O tema deste dossiê não nasceu agora. Ele faz parte da minha vida, como uma inquietação, que tem me gerado questionamentos e reflexões, há alguns anos. No entanto, com o passar do tempo, ela tem ganhado mais evidência, pois ela não é mais uma inquietação conectada somente à minha vida e às pessoas da minha geração, mas a conecto às futuras gerações e ao ambiente da minha prática profissional: as organizações.
Comecei este projeto com o julgamento de que, em algum momento da história, nos desconectamos de viver em um contexto de abundância e começamos a viver em um contexto de escassez. Na vida, assim como no ambiente organizacional, isso implicava, e ainda implica, ter o crescimento como uma das estratégias possíveis e mais óbvias. No entanto, esse crescimento implicou (e implica) em sacrifício, em perda de saúde e num ritmo de vida frenético. Estamos adoecendo no ambiente organizacional, assim como na vida.

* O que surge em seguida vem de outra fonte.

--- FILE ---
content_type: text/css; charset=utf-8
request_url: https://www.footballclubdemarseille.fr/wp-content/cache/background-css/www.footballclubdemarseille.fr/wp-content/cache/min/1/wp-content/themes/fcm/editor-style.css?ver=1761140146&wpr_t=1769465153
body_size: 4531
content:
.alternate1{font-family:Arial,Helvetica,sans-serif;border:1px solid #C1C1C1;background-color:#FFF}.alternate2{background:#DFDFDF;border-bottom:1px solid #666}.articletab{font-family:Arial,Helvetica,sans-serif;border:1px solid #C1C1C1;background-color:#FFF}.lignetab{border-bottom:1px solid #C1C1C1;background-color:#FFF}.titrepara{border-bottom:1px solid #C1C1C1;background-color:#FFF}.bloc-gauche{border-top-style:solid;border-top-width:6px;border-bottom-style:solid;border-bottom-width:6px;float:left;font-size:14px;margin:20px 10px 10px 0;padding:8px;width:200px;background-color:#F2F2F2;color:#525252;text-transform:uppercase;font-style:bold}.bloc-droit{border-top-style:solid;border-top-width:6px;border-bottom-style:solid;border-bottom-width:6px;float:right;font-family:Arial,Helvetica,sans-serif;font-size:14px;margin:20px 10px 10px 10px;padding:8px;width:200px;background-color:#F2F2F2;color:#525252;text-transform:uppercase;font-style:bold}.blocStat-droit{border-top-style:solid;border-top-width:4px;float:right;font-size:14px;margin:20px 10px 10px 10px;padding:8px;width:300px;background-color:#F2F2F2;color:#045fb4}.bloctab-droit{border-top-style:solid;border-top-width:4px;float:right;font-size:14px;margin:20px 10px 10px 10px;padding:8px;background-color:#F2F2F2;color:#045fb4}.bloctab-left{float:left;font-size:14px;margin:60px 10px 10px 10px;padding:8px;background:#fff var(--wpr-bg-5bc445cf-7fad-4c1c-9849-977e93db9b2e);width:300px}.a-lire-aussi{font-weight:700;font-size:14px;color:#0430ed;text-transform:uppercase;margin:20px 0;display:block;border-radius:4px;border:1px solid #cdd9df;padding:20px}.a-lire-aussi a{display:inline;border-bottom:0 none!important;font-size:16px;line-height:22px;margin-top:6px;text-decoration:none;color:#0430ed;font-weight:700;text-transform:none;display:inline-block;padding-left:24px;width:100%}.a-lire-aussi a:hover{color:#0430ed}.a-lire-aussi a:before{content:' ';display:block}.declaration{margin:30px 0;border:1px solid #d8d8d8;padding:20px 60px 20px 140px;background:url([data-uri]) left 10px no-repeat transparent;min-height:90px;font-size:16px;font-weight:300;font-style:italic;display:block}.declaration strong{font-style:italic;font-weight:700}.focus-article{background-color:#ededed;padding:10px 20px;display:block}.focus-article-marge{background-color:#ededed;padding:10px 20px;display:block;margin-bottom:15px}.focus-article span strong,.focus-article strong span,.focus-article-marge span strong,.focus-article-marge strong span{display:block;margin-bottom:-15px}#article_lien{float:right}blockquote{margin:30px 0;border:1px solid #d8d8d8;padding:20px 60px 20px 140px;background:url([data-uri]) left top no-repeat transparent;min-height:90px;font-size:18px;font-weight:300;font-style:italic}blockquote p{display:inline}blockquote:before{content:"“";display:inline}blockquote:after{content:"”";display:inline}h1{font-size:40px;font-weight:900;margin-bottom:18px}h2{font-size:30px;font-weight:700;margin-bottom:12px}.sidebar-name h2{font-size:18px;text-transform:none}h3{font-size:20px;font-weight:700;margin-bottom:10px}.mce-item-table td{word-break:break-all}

Como coach e consultora organizacional, nos últimos 15 anos, tenho visto líderes e equipes vivendo no sacrifício pessoal, não priorizando sua saúde física e mental, e o cuidado com outros aspectos de suas vidas. Tenho visto pessoas vivendo a partir da mentalidade de "não ser suficiente", adotando a estratégia de crescer e fazer mais ou mais rápido, como forma de poder viver e sobreviver.
Percebo o que a literatura já vem descrevendo de forma bem evidente: uma ansiedade alarmante nos jovens e no ambiente organizacional. Frases do tipo: “Se não tenho meu milhão de dólares aos 30 anos, sou um ‘loser’.” “Tenho que crescer a qualquer custo.” “Ter cursado uma faculdade não é suficiente, tenho que ter mestrado ou doutorado para ser alguém.” “Hoje é domingo, mas eu tenho que trabalhar.” E por aí vai. Se fossem frases aleatórias, talvez minha inquietação não despertasse com tanta voracidade. Mas são palavras que escuto também dos meus filhos. Aí, como mãe e conectada com o futuro desta e das próximas gerações, não tenho como ficar alheia e fazer de conta que aqui não existe uma conversa maior que precisa ser explorada.
Pois é neste contexto que escolhi este tema “Escassez e Abundância” como projeto de certificação do meu terceiro (e último ano) do Programa Coaching Excellence in Organizations (CEO) do Institute for Generative Leadership (IGL), fundado por Bob Dunham. Programa este que tem como base a Liderança Generativa, metodologia criada por Bob (tema do dossiê da edição 93 desta Revista) e que hoje permeia o meu viver e o meu fazer profissional no mundo. O terceiro ano deste programa nos convida a desenharmos uma oferta para o mundo, a partir da Liderança Generativa. Desta forma, vi aí uma grande oportunidade para investir espaço, tempo e energia para cuidar desta inquietação que me acompanha há anos.